21.12.2014 - 02:30 | Son Güncellenme:
Fırat Karadeniz - firat.karadeniz@milliyet.com.tr
Sadece belgesel izlerimcilerden değilim. Fakat son birkaç aydır yemekle ilgili belgesellere sardığımı söyleyebilirim. Özellikle Nat. Geo. People’da yayımlanan “Dünyanın En İyi Şefleri” programı favorim. Programın bir bölümünde avangart sanata meraklı, bir tatlıda tavşan kanı kullanacak kadar yenilikçi ve futbol tutkunu bir şef dikkatimi çekmişti. Bu şefle tanışacağım hiç aklıma gelmezdi. Fakat önce İstanbul’da bir restoran açtı. Ardından da kendisiyle röportaj yapma imkanı doğdu bana. Fırsatlarla dolu bir iş bu.
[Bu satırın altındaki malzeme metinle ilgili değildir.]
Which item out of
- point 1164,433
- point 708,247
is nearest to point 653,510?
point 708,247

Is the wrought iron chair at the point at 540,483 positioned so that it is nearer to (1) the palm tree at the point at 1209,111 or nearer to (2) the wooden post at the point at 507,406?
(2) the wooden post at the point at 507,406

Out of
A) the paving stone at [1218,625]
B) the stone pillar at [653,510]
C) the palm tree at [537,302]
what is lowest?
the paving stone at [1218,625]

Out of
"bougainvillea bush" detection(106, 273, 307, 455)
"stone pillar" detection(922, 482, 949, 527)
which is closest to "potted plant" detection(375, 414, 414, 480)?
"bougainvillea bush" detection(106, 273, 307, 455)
Bahsettiğim şefin adı Massimo Bottura. Dünyanın en iyi şeflerinden biri. Üç Michelin yıldızı var. İtalya Modena’daki restoranı Osteria Francescana ise 2010’dan beri dünyanın en iyi 50 restoranı arasında ilk üçte.
Bottura geçtiğimiz hafta “Sıska Bir İtalyan Şefe Asla Güvenmeyin / Never Trust A Skinny Italian Chef” adlı yeni kitabının imza günü için İstanbul’a geldi. Ben de bunu bir fırsat bilip Bottura’yla sanat ve yemek konuşmak için Ristorante Italia’ya gittim.
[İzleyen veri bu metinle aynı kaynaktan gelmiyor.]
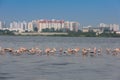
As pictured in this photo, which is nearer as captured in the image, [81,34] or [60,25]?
[81,34]

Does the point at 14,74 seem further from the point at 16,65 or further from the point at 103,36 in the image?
the point at 103,36

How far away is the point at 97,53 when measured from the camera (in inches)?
1485

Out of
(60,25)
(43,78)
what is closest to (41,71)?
(43,78)

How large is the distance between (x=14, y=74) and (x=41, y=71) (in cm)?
192

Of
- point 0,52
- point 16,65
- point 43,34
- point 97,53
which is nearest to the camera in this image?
point 16,65

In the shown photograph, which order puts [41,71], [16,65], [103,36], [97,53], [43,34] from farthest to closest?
A: [43,34], [103,36], [97,53], [16,65], [41,71]

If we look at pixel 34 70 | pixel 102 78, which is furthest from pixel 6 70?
pixel 102 78

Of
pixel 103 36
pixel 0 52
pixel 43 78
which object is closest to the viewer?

Picasso’nun ilham verdiği tatlılar
Bottura “sıska” sayılabilir. Üstelik İtalyan. Fakat kitabına verdiği ad: “Sıska Bir İtalyan Şefe Asla Güvenmeyin”. “Neden?” soruma verdiği cevap basit oldu: “Her şeyi çok ciddiye alırsanız çok fazla ilerleyemezsiniz. Biraz ironi, biraz şaka... Bence ironi her şeye gerek.”
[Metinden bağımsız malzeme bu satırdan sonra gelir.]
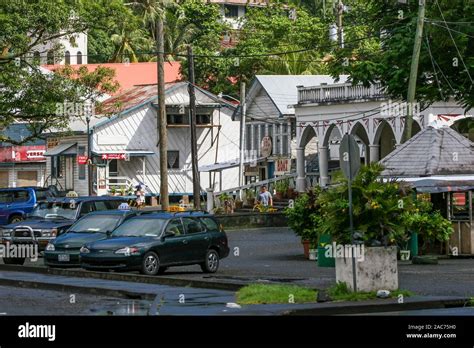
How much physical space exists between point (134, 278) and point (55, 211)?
1065cm

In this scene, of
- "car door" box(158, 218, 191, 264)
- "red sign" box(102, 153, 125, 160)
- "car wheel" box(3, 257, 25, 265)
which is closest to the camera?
"car door" box(158, 218, 191, 264)

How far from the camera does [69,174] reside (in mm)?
86000

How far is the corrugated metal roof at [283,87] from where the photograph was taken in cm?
7631

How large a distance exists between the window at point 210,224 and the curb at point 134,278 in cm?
367

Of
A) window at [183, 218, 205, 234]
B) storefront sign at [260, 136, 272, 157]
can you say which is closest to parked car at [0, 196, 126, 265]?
window at [183, 218, 205, 234]

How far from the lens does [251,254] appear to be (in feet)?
138

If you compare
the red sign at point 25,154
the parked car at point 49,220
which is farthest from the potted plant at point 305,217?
the red sign at point 25,154

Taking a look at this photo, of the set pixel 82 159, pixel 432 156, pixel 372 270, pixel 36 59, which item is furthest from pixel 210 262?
pixel 82 159

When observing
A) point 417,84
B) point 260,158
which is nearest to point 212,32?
point 260,158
Sanattan ilham alan, koleksiyoner bir şef. Sanat merakının nasıl başladığını soruyorum. Bottura sanat ve müzik tutkusunun uzun yıllar önce, çocukluk yıllarında başladığını söylüyor. Zaman geçtikçe artan tutkularının peşinden giderken de hiç tereddüt etmemiş. Böylece tutkuları yaptığı işe yansımış. Caz piyanisti Thelonious Monk dinlerken kafasının üstünde yanan ampulle yarattığı tarifler de var, Picasso üzerine okurken yarattığı tatlılar da...
Şefin imzalarından birini, Camouflage: Hare in the Woods (Kamuflaj: Ormandaki Vahşi Tavşan) adlı tatlıyı örnek verelim; Bottura’nın Gertrude Stein’ın 1938’de yayımlanan “Picasso” kitabını okurken yarattığı tatlı... Bottura’nın kendi kitabında da kullandığı Stein imzalı alıntı şu: “Savaşın başladığı günlerde Picasso ile birlikte İspanya’da Raspail Bulvarı’ndaydık. Kamuflajın ne olduğunu duymuştum. Fakat henüz görmemiştik. Kamuflajlı araç bulvardan geçerken Picasso izledi. Sonra da ‘Evet, bunu keşfeden bizleriz. Bu kübizmdir’ diye bağırmaya başladı.” Bu tatlının ortaya çıkışını sorduğumda Bottura “Eğer Picasso kübizmi boyalı bir askeri araçta görebiliyorsa bir tavşanın kamuflajlı bir tabakta saklanması da mümkündür” diyor ve tatlıdaki malzemeleri ekliyor: “Tavşan kanı, çikolata, espresso köpüğü, misk, karamelize şeker, ekmek ve sebze tozları...”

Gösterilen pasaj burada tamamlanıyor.